Tuesday, March 21, 2006

The Legend of Zorro

The Legend of Zorro, I am happy to report, is truly the stuff of which legends are made - terrible, dark legends that haunt the dreams of children, legends which come to life with enormous fangs and black secrets, legends of doom! In short, it is lengendarily bad. So unbelievably awful that it is, in fact, really great. I have rarely laughed so hard: the accents alone are worth it.

I always have trouble with movies that are supposed to be about people for whom English is not a first language, yet who persist in speaking English to one another, and not just any English, either. No. They speak grammatically correct, idiomatic English with peculiar, hideous, mutating accents. In Zorro, the majority of the characters are supposed to be Hispanic. Therefore, you would think that they would speak Spanish when alone with each other. Alas, you would be wrong. Apparently Spanish dialects in 1850 were so widely diverse that they could only understand each other in English, and no doubt it's that difference in dialects that makes their accents so hilariously widely divergent. So divergent that there is no way, no way on the planet that any of them have the same native tongue. And the evil French count's accent? Wow. It goes from mangled French to mangled Irish to mangled Spanish - I laughed, I cried.
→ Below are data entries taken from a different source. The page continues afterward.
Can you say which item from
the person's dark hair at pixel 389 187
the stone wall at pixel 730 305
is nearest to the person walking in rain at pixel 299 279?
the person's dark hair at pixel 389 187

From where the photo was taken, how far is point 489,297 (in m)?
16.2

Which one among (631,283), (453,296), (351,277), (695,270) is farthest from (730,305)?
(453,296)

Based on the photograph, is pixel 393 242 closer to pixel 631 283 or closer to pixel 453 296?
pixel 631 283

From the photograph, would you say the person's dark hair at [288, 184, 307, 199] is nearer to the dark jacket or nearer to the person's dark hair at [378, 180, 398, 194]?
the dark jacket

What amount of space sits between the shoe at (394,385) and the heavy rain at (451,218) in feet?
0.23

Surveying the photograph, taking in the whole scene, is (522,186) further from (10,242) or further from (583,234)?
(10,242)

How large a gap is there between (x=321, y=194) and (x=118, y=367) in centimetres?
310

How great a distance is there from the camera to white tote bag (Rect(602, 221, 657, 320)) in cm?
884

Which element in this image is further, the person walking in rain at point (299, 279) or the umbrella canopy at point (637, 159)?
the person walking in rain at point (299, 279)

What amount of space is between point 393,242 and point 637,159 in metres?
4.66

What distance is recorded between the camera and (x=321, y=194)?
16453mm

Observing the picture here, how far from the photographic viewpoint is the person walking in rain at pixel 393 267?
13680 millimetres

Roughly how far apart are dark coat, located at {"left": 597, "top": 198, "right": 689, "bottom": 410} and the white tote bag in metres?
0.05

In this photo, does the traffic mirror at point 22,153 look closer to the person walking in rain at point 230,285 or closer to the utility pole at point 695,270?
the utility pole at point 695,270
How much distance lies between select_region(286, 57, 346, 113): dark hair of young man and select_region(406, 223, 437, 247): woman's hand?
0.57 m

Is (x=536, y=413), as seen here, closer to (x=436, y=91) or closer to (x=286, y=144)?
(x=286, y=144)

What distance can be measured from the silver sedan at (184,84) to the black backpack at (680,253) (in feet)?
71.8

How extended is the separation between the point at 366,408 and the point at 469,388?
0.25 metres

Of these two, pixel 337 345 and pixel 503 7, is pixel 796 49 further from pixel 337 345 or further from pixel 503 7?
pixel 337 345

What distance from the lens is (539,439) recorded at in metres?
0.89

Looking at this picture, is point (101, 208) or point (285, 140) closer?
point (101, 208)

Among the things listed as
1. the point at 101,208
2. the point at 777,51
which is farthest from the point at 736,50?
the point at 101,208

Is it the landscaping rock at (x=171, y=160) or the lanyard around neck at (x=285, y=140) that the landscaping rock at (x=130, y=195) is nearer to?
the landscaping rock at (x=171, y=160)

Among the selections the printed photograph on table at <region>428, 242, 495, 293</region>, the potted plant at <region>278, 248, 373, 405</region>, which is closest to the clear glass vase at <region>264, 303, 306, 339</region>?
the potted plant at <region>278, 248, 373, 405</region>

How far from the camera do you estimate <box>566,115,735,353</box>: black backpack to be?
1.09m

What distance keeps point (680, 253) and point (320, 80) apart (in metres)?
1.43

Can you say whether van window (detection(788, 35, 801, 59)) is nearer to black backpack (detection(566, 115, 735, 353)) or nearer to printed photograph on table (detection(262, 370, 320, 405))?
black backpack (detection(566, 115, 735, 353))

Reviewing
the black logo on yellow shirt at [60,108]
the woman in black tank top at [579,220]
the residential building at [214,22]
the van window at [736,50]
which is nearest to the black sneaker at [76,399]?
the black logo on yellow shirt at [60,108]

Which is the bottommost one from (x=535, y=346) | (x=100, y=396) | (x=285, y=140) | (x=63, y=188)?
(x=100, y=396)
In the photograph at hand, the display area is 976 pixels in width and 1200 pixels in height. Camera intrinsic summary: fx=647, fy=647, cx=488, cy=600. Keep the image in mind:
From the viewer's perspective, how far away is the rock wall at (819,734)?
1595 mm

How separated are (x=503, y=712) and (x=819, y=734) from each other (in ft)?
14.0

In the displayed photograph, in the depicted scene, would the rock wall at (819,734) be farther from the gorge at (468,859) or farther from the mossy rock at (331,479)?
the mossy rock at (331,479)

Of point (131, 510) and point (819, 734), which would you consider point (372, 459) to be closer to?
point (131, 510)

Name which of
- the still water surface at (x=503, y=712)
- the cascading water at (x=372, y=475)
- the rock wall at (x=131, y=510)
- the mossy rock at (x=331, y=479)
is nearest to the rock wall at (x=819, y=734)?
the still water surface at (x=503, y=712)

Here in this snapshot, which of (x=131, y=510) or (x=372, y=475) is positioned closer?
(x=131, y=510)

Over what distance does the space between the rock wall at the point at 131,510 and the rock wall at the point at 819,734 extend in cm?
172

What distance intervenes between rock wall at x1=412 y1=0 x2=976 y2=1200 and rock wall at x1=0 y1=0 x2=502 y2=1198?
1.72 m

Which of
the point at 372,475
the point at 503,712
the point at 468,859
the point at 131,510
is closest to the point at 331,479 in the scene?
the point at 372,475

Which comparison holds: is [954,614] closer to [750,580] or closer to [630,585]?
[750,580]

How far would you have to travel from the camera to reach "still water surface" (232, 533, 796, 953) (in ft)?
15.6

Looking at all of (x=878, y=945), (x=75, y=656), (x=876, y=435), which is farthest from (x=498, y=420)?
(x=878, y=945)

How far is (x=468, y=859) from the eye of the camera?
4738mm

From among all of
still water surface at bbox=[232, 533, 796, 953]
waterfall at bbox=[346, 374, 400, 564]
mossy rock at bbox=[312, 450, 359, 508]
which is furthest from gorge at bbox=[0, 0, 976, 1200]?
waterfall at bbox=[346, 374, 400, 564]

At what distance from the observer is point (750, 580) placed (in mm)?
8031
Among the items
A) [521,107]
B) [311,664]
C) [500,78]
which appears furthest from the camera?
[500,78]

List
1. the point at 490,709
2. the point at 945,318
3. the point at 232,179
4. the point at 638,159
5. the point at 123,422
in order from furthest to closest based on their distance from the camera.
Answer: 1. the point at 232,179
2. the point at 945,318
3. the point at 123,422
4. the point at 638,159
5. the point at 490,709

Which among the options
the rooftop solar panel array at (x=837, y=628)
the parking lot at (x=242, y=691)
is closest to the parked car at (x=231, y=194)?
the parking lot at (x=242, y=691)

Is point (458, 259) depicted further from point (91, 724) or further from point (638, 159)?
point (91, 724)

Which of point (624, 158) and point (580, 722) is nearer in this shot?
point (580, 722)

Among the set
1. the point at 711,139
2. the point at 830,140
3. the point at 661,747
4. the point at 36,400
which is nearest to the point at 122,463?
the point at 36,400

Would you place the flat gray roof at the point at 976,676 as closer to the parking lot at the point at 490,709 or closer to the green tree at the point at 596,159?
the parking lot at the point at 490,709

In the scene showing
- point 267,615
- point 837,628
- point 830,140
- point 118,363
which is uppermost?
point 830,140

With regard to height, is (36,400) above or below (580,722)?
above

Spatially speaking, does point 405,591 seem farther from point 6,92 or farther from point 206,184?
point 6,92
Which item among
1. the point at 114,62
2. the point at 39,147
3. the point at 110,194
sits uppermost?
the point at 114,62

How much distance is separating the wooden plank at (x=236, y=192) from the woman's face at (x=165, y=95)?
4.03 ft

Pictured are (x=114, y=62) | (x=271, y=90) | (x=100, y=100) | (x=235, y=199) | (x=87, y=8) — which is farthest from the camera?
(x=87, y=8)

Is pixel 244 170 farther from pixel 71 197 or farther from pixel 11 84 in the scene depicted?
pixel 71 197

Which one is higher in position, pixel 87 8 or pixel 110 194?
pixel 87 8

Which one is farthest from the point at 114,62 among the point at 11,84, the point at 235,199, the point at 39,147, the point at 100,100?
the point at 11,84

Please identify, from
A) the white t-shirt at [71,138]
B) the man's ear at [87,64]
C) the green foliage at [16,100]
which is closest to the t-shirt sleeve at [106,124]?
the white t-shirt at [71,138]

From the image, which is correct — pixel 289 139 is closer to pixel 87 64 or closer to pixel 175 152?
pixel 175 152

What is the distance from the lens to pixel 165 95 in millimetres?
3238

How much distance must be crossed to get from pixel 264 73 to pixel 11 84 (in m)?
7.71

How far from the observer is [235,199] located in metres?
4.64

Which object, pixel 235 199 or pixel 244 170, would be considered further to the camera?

And then, just when the movie couldn't get any funnier, there were mysterious explosions. We thought that probably the Martians had landed to add their accents to the mix. That would have been perfect. So, so perfect. If they ever make another Zorro movie, and they should, oh they should, then they must have Martians. Only Martians could make this movie better.

1 comment:

arratik said...

but... but... catherine zeta-jones is so dreamy!